Il tandem lockdown-distanziamento si sta rivelando una miscela esplosiva per il nostro “dopo”: perché se il Covid-19 non farà finire il mondo, sicuramente sta già facendo finire “un” mondo.

Un mondo disegnato di veri e nocivi lockdown.

Domani (tra poco) saremo più capaci di usare un lockdown adeguato alle informazioni che ci giungono via internet da fonti poco attendibili e non autorevoli, adottando i criteri del vero e del falso, in luogo esclusivo di quello dell’utile “per me e in questo momento”.

Saremo capaci di giudicare la qualità dei contenuti delle informazioni che ci giungono alla velocità supersonica di internet e popolano i nostri device, contenuti originali che ci fanno interagire con persone e luoghi distanti e pesano come un macigno nella nostra vita e nelle nostre scelte.

Saremo più capaci di godere della bellezza autentica dei prodotti che acquisteremo e dei servizi che adopereremo, una bellezza razionale da condividere in luogo dell’idolatria superficiale verso un esibizionismo puramente estetico.

Saremo più capaci di scegliere di lavorare con e per aziende ed acquistare loro prodotti e servizi che perseguono principi legati alla sostenibilità ambientale e al rispetto per le persone, in luogo delle corse sfrenate da “black friday” verso il profitto avulso dal senso di comunità e dal benessere sociale.

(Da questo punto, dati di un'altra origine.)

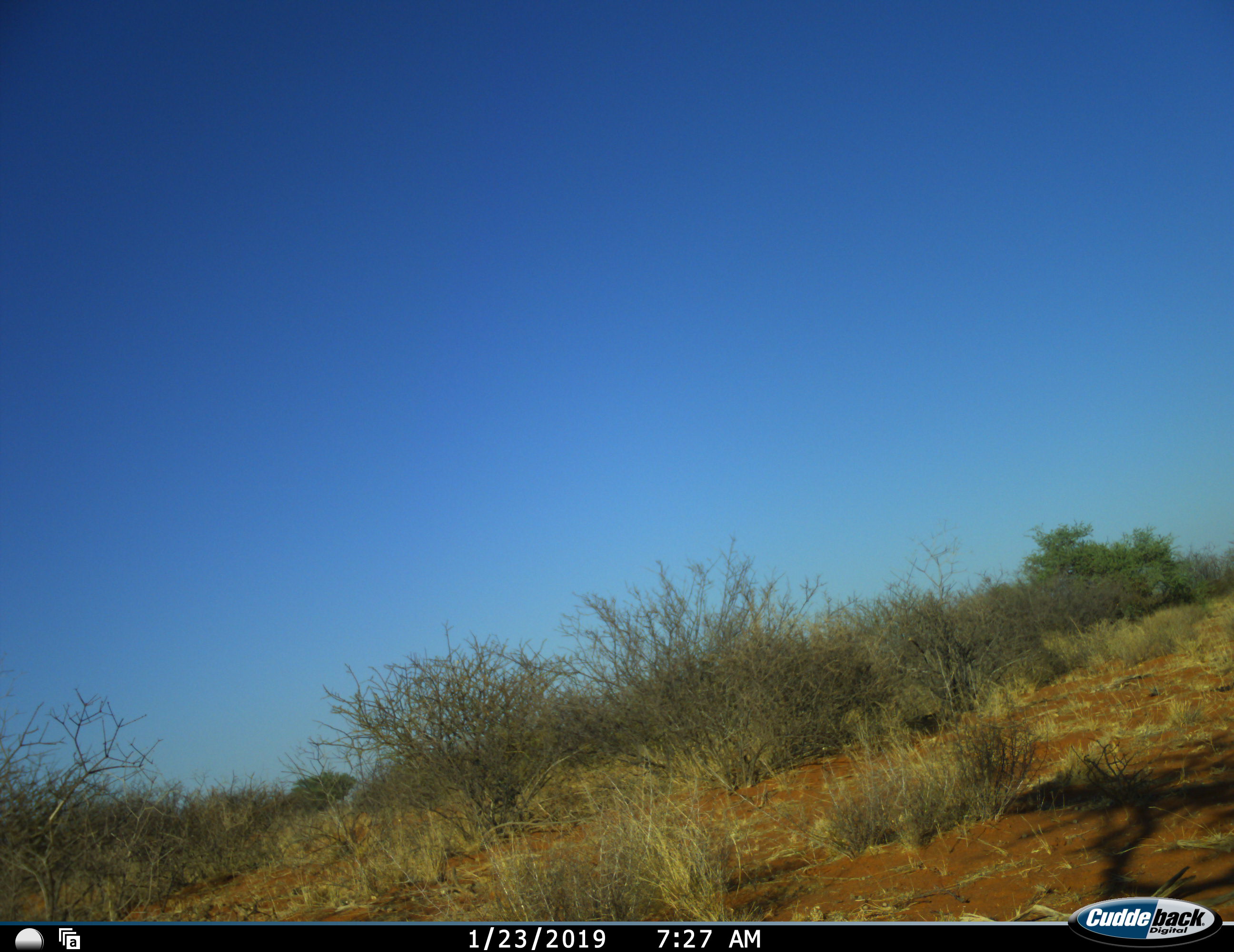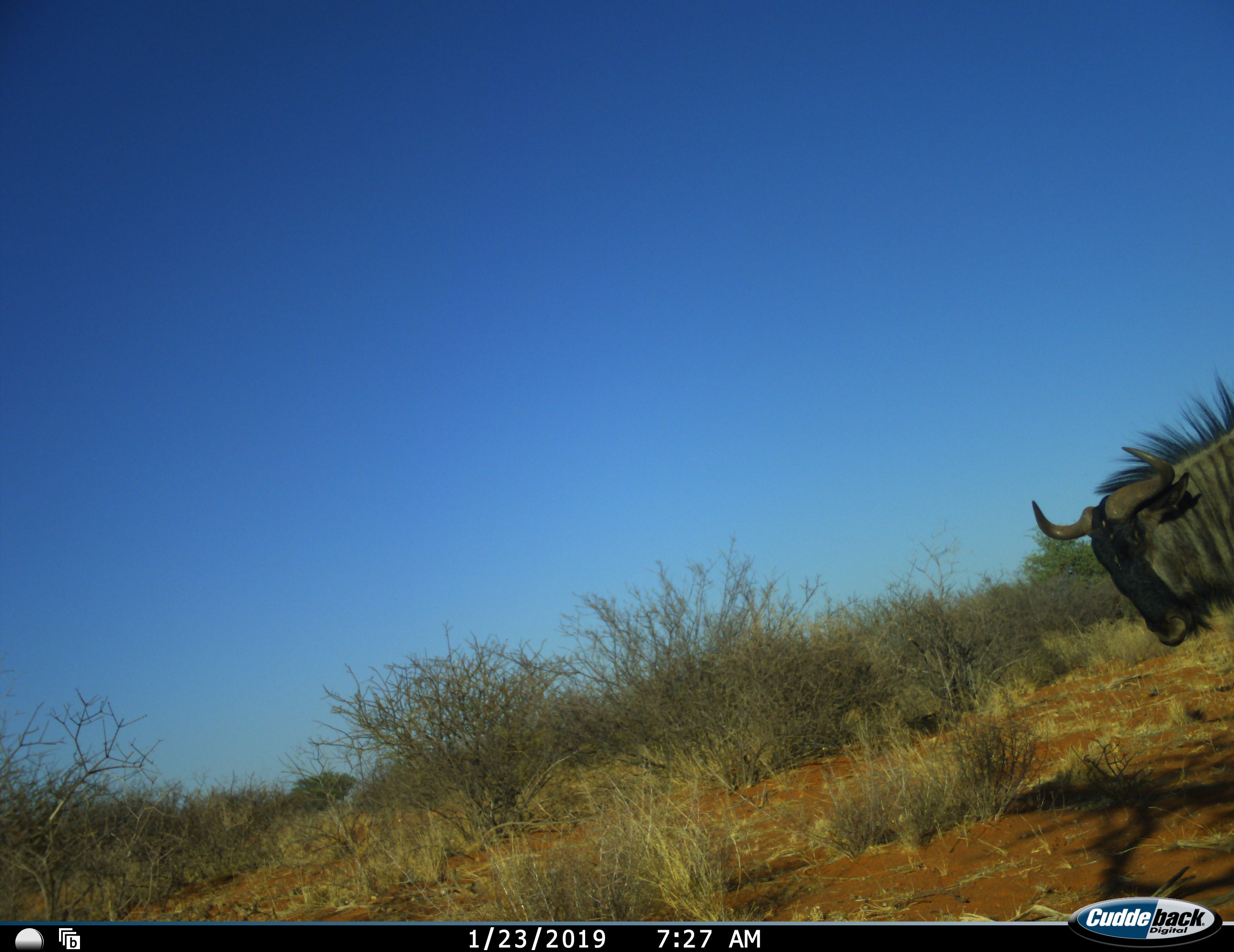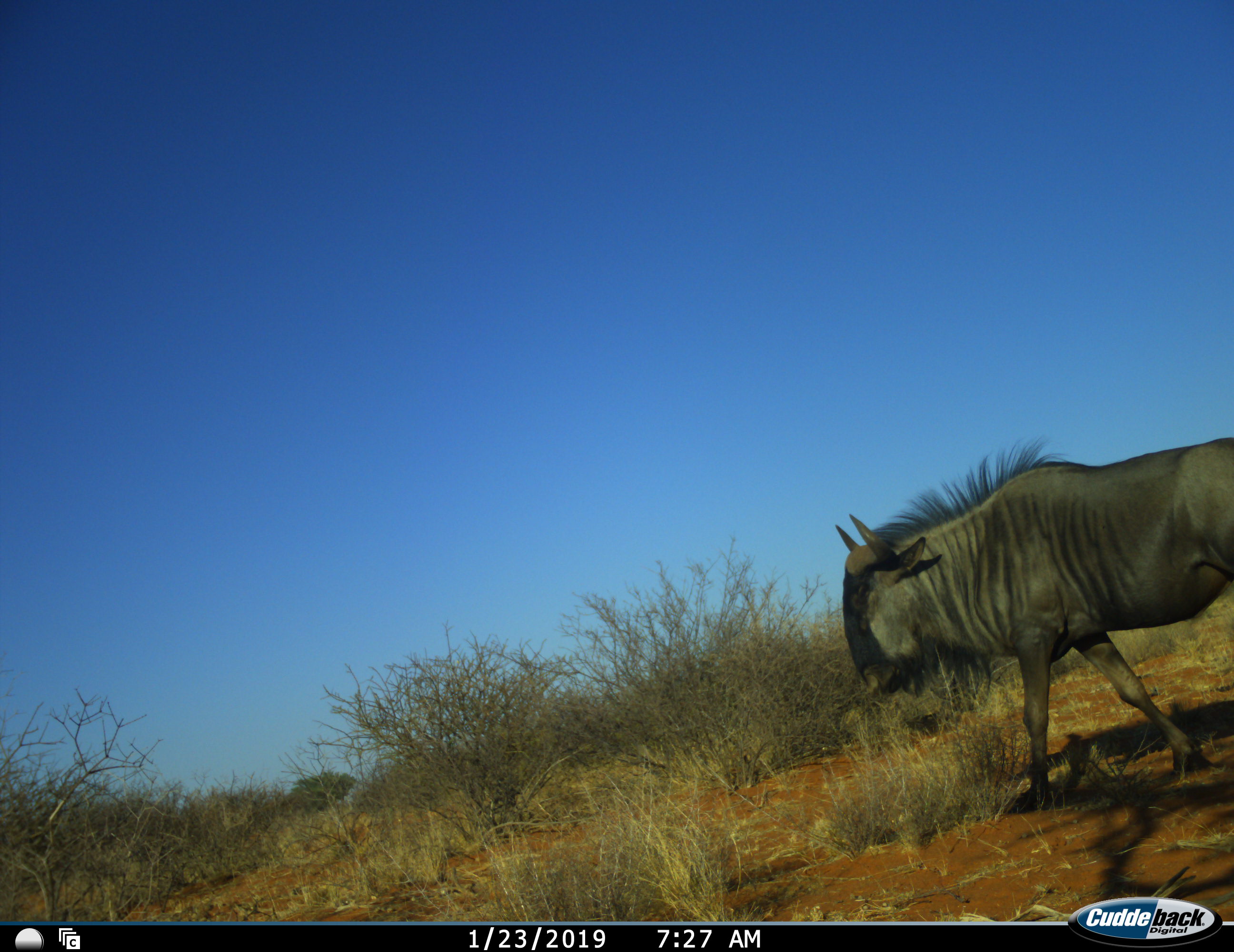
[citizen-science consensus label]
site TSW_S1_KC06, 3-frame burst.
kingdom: Animalia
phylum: Chordata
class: Mammalia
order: Artiodactyla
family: Bovidae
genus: Connochaetes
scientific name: Connochaetes taurinus taurinus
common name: blue wildebeest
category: wildebeestblue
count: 1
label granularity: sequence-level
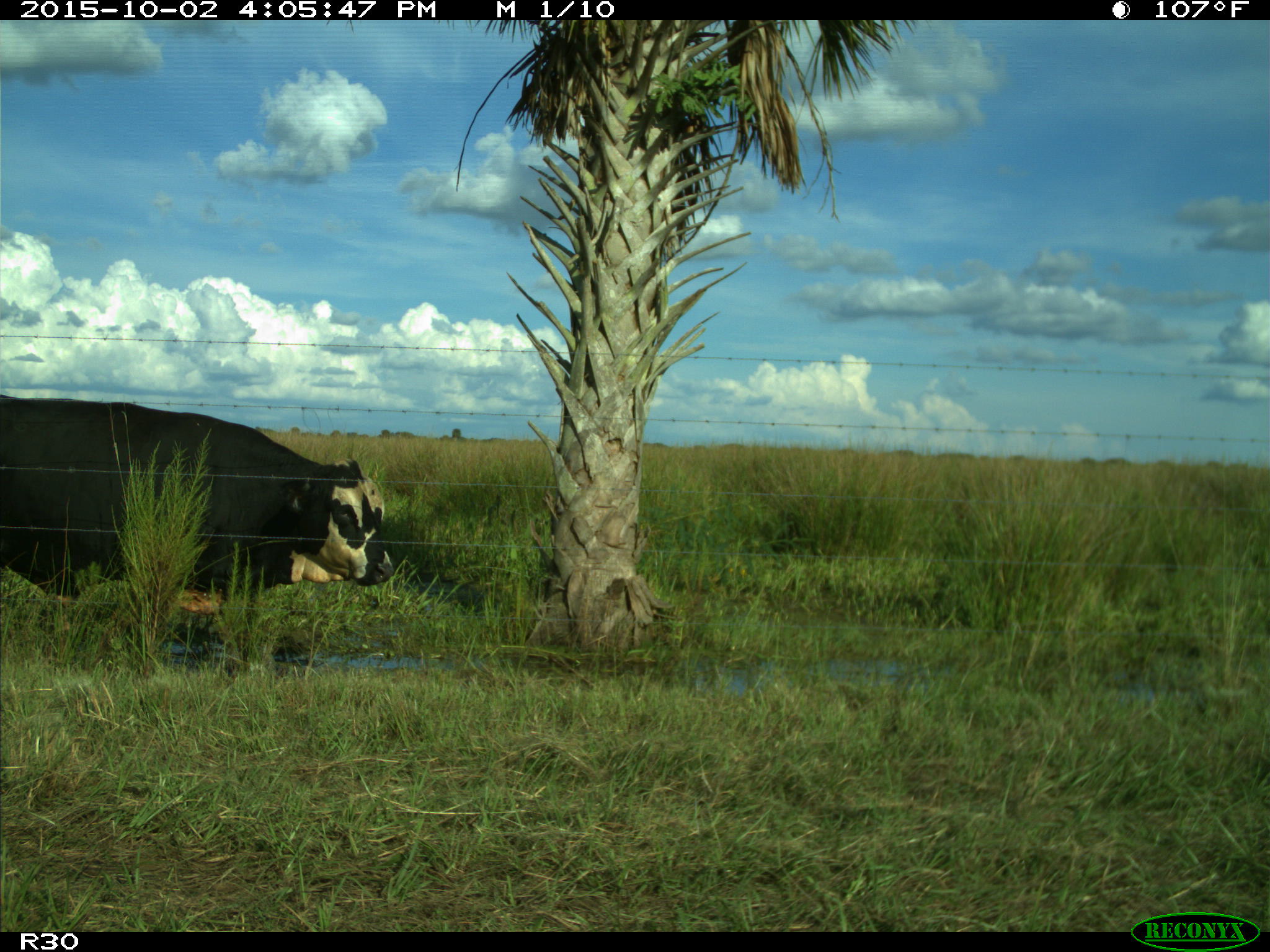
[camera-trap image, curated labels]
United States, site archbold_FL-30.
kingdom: Animalia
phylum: Chordata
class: Mammalia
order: Artiodactyla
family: Bovidae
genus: Bos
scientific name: Bos taurus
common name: domestic cow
Bos taurus (domestic cow).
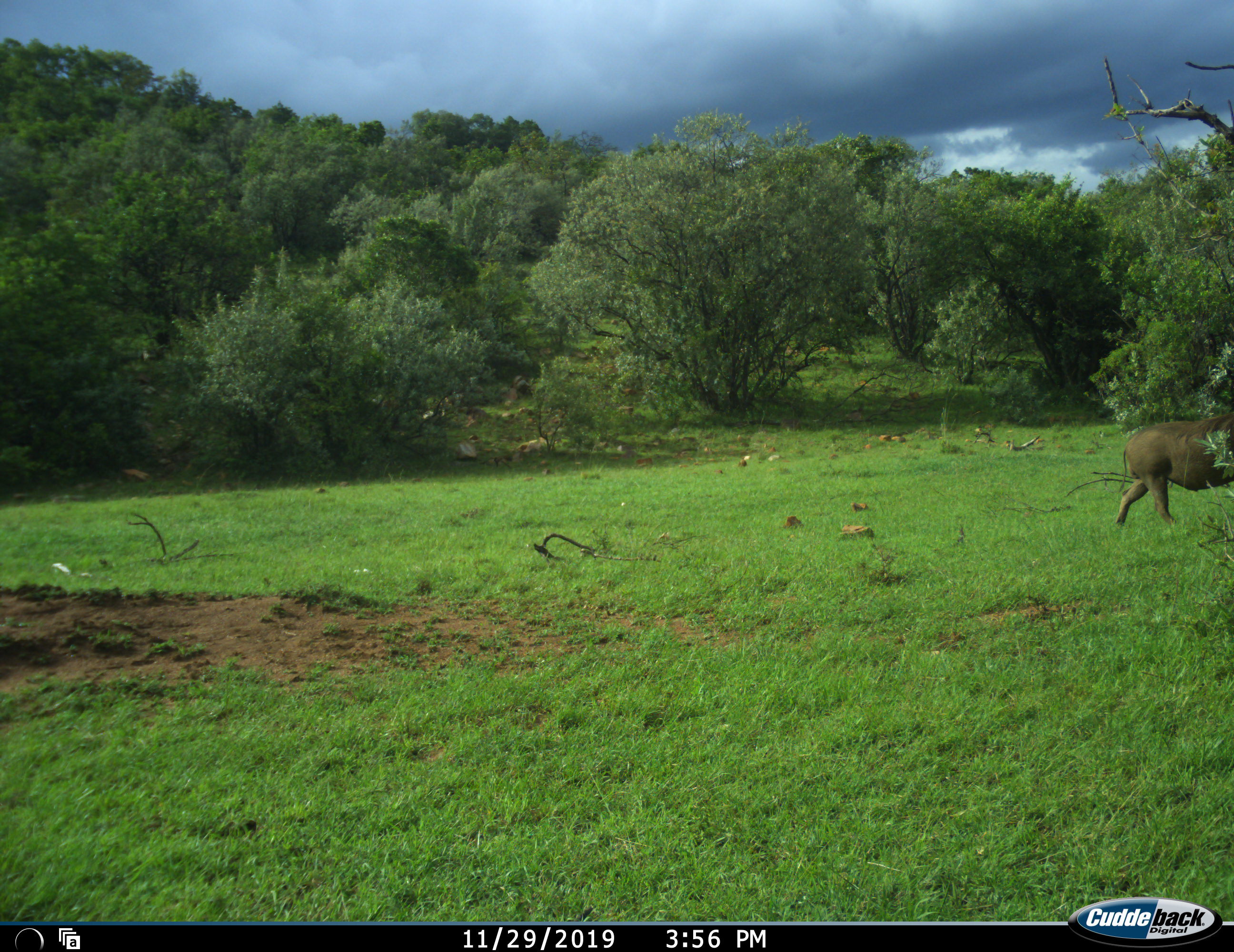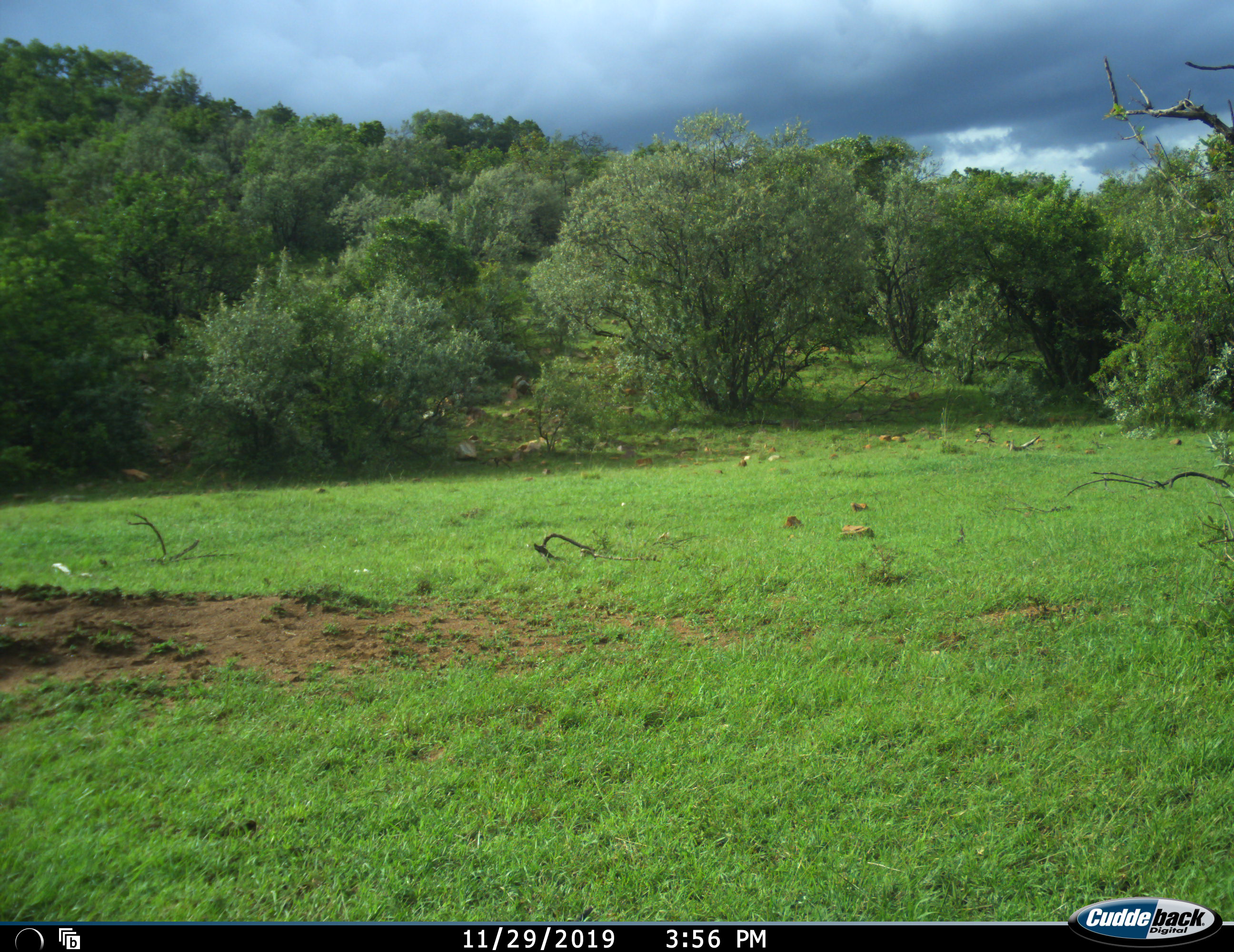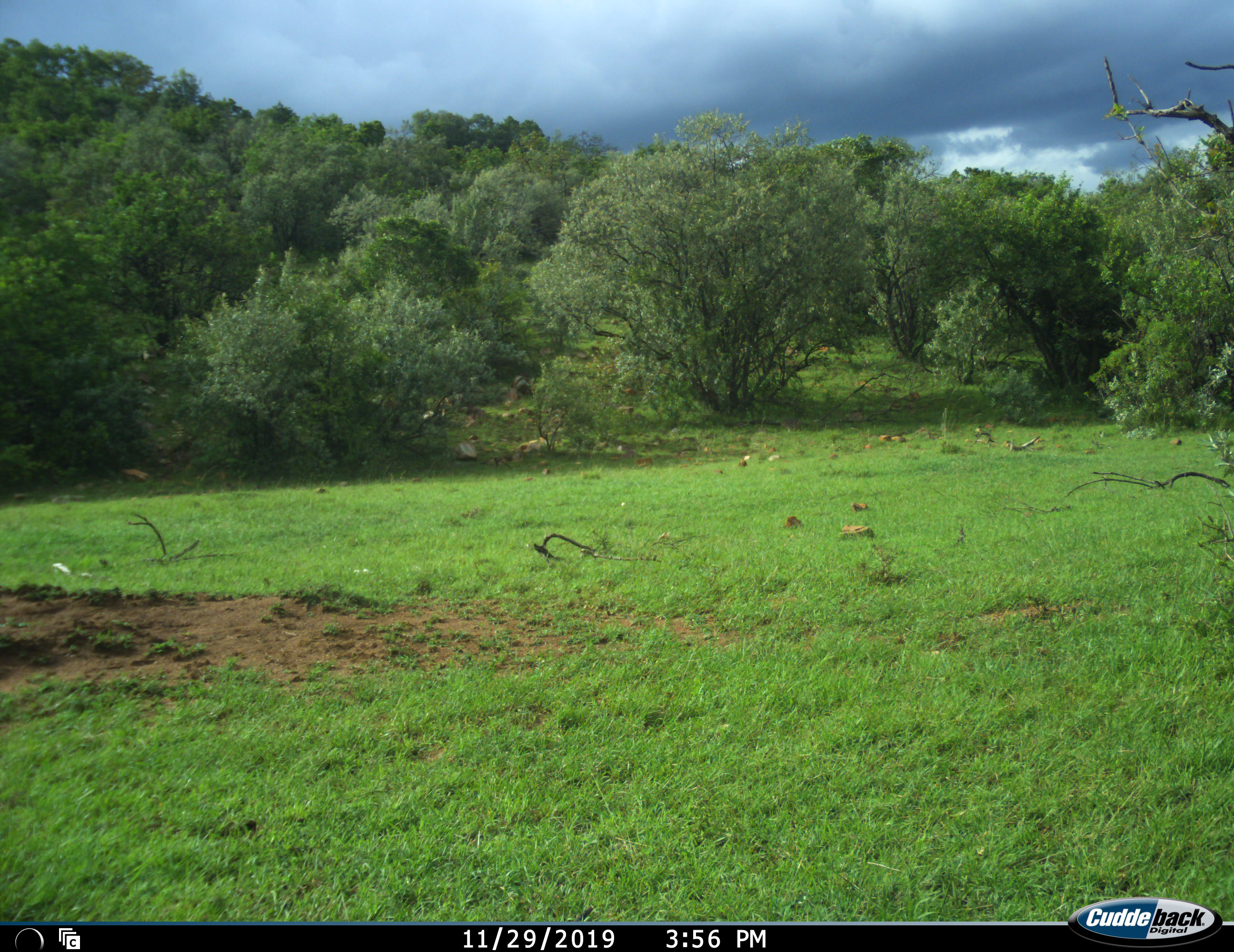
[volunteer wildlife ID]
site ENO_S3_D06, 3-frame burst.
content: unidentified animal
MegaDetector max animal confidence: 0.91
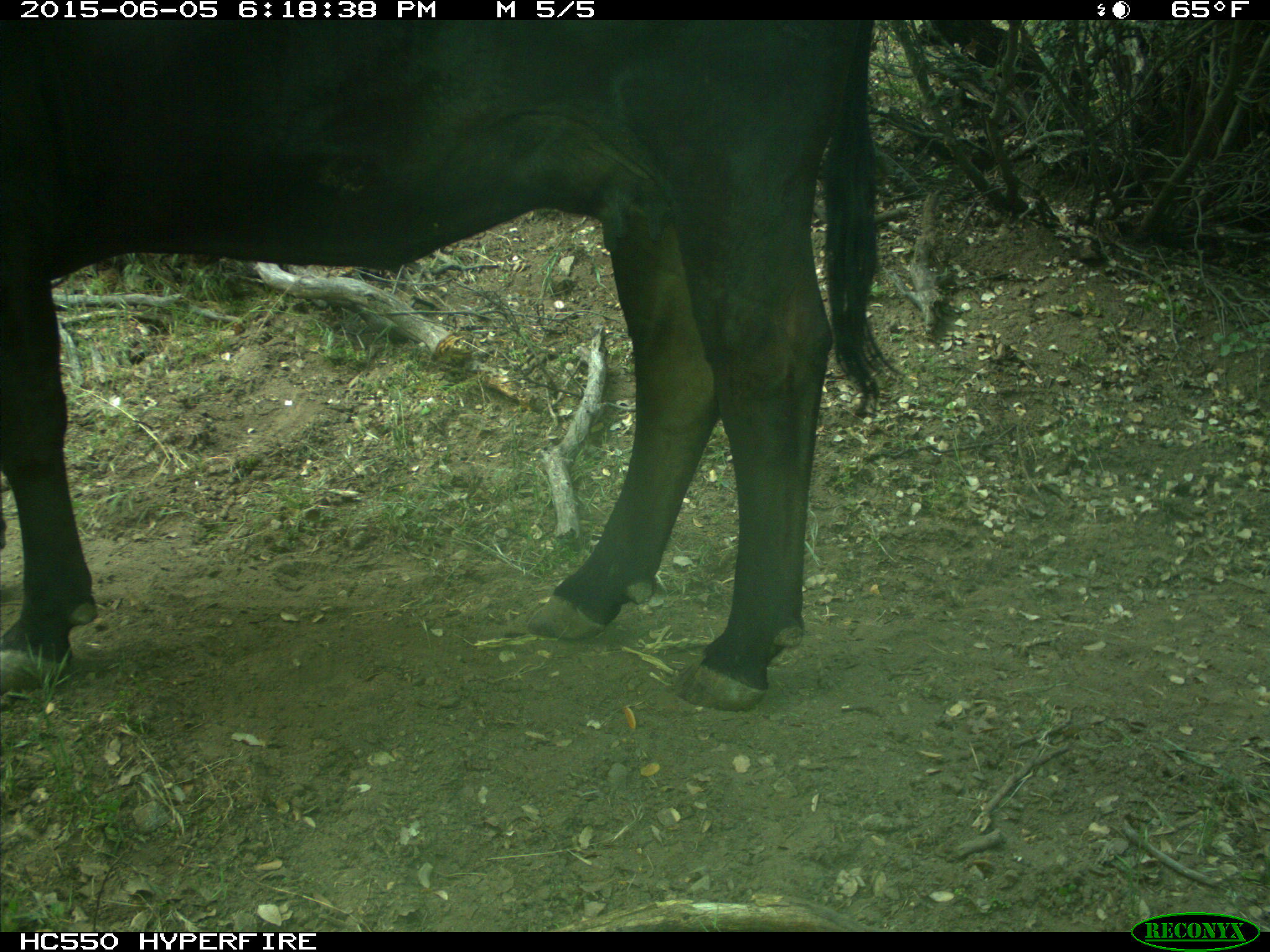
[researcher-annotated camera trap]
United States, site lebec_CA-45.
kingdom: Animalia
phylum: Chordata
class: Mammalia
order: Artiodactyla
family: Bovidae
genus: Bos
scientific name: Bos taurus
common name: domestic cow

Saremo, in una parola troppo spesso abusata, più responsabili, perché forse un’altra keyword che sta crescendo in reputazione da mesi sarà sicuramente “responsabilità”, intesa come capacità a rispondere a determinare sollecitazioni esterne ed assumersi consapevolmente le conseguenze di queste nostre risposte.

Tutto ciò non sono solo dei sanissimi principi di imprenditori, professionisti e di persone perbene, ma concrete realtà che stanno già disegnando i contorni del mondo che è già intorno a noi e che ci migliorerà.

Ma ad una condizione.

Che non perdiamo mai di vista e si sottovalutino gli errori che ci hanno costretto a preferire un dannosissimo lockdown della memoria.